2. **MXFP4 vs NVFP4 for indexer scoring.** Not validated for indexer specifically.
3. **NVFP4 for full attention Q×K^T GEMM.** Closed. Cos 0.86 vs FP32 in earlier tests. Attention stays BF16/FP32.
4. **Per-token FP8 activation scaling in FMHA.** Not validated. Out of scope.
5. **2:4 structured sparsity on FP4 expert weights.** V4 not trained with structured sparsity. Off the table for the released checkpoint.

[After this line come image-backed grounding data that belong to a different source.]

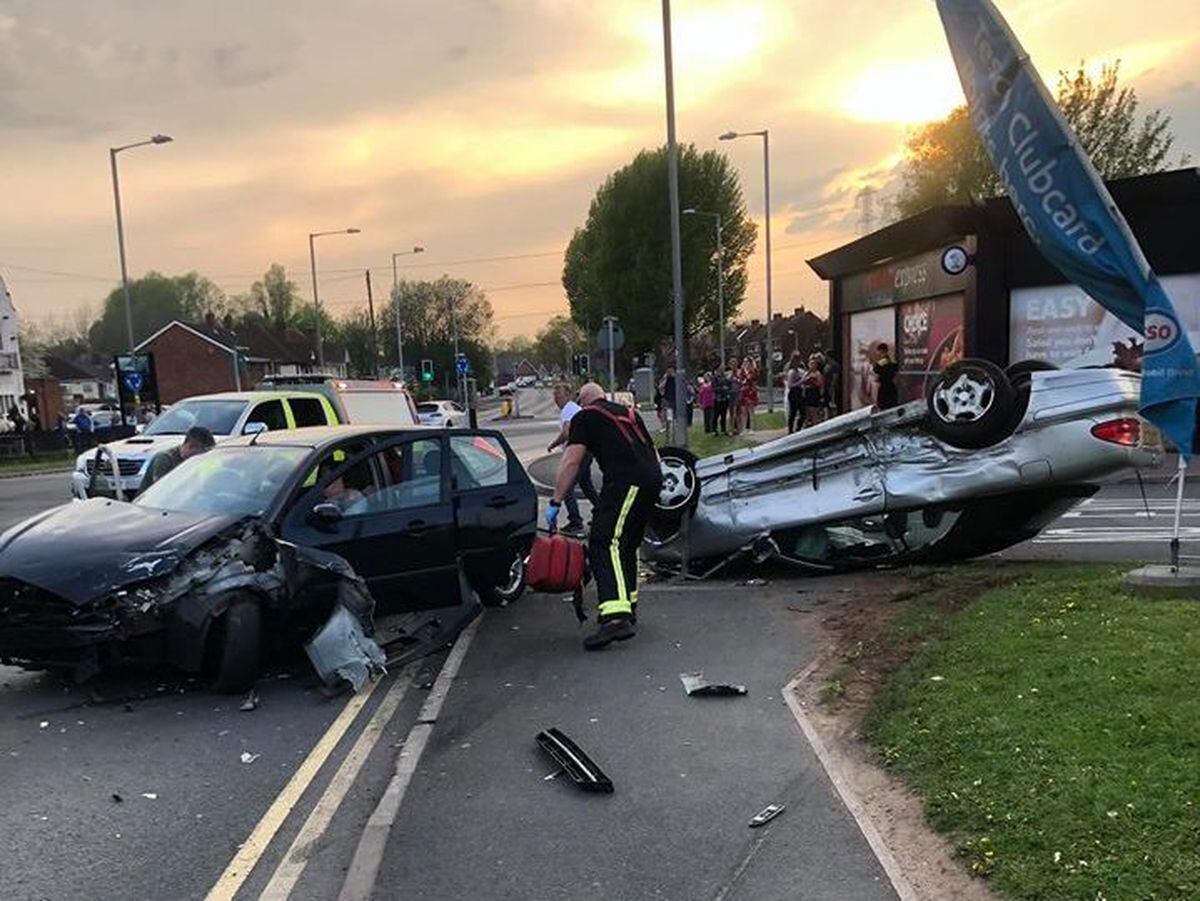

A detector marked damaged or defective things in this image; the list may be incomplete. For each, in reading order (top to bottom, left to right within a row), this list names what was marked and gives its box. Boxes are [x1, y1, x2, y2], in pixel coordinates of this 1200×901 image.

shattered window [134, 448, 309, 518]
shattered window [451, 434, 506, 489]
overturned silver car [648, 357, 1161, 571]
black damaged car [0, 424, 535, 691]
broken plastic piece [681, 671, 744, 700]
broken plastic piece [535, 724, 609, 796]
broken plastic piece [748, 806, 787, 830]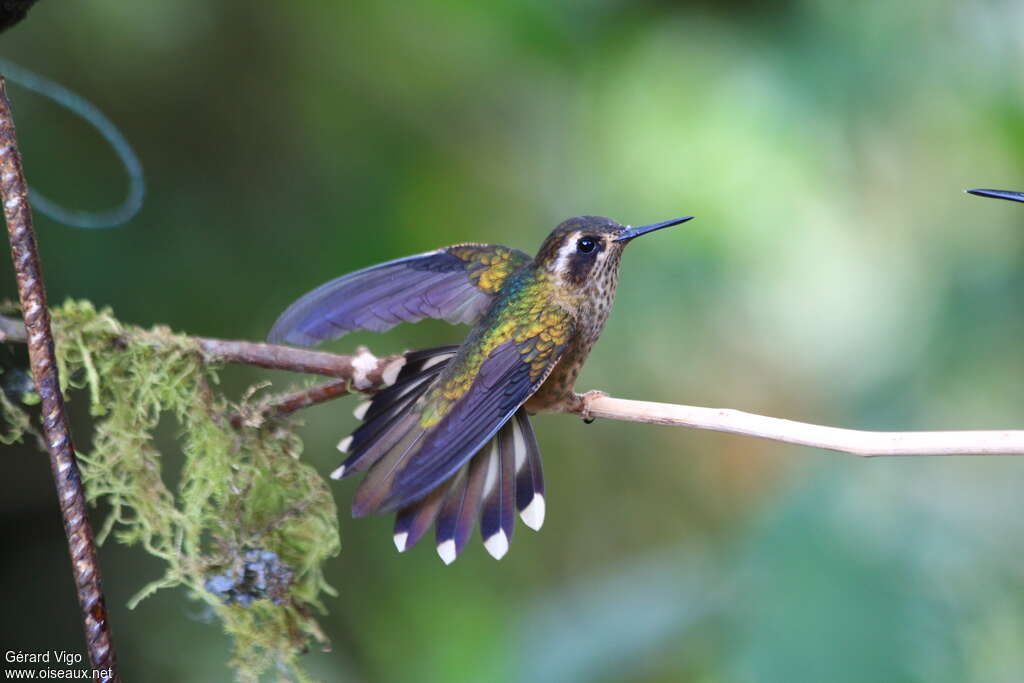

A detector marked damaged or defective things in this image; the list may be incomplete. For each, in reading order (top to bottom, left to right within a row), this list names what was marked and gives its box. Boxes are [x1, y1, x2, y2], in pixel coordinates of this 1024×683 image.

rusty metal pole [0, 76, 118, 683]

6. **NVFP4 LM head + MTP head.** Big VRAM win (~1.4 GB saved on Pro). Modest quality risk on rare-token logits. Test against held-out eval before shipping.
---
## Key numbers to remember
| Config | n_h | top_k | s_k decode | n_kv_tiles | Multi-tile? |
|---|---:|---:|---:|---:|:---|
| Flash decode | 64 | 512 | 640 | 5 | YES |
| Pro decode | 128 | 1024 | 1152 | 9 | YES |
| Current single-tile test | 1 | — | 128 | 1 | NO |
Production decode needs the multi-tile path. Today's Python KV merge ships correct results at the cost of 59 launches per step. Whether that cost matters is what Priority 1 measures.